### GIVEN INSTRUCTION:
Collect and copy out every line in the records below that contains the string "sunflower". Case counts.

### DATA FOR THIS TASK:

·····

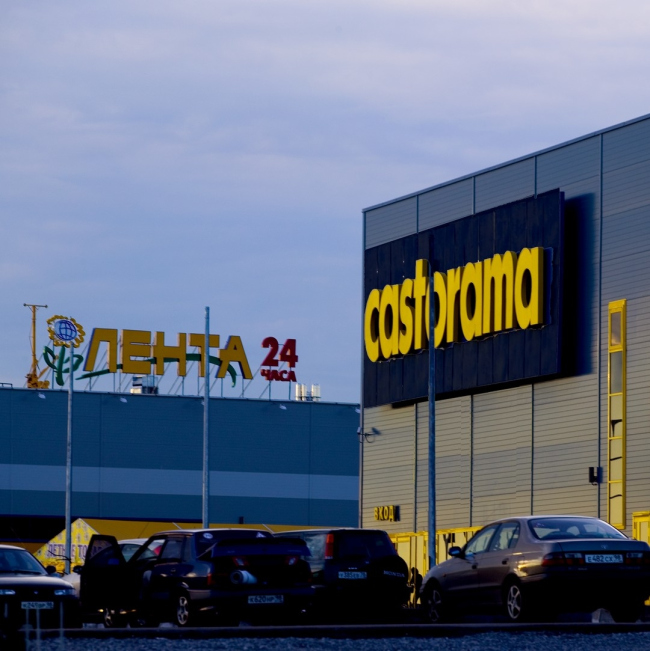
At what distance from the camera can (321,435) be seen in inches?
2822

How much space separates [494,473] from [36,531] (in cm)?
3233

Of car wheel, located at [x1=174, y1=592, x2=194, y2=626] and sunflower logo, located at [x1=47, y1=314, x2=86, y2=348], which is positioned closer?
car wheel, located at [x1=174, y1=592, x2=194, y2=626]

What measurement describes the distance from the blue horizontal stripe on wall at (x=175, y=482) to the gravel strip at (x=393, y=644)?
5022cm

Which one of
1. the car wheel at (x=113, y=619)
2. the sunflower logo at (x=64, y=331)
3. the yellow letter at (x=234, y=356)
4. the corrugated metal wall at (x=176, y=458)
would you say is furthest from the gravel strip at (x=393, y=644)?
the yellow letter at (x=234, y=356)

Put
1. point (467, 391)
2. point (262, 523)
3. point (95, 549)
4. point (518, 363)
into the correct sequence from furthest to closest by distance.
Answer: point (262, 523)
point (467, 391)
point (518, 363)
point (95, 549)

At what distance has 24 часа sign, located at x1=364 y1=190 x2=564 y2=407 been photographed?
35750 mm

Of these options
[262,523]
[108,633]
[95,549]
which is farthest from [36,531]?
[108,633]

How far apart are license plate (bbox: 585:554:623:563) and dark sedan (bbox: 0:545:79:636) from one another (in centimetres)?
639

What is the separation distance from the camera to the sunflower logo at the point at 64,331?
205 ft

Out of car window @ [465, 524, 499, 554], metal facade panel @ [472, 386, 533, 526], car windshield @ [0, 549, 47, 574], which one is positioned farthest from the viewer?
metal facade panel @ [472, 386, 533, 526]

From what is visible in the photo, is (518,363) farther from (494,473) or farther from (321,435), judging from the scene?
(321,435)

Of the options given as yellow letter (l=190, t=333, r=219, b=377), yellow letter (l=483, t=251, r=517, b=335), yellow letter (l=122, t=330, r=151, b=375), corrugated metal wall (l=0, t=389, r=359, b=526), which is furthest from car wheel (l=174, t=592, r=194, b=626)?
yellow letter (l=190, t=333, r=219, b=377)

·····

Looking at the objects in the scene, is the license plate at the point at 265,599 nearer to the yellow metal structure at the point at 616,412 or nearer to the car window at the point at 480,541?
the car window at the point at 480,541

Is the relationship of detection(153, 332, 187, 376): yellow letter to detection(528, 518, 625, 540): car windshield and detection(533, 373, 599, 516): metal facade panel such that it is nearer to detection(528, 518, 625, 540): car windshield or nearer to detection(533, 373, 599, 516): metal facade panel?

·····

### SOLUTION:
Of car wheel, located at [x1=174, y1=592, x2=194, y2=626] and sunflower logo, located at [x1=47, y1=314, x2=86, y2=348], which is positioned closer?
2. the sunflower logo at (x=64, y=331)
What is the separation distance from the camera to the sunflower logo at the point at 64,331?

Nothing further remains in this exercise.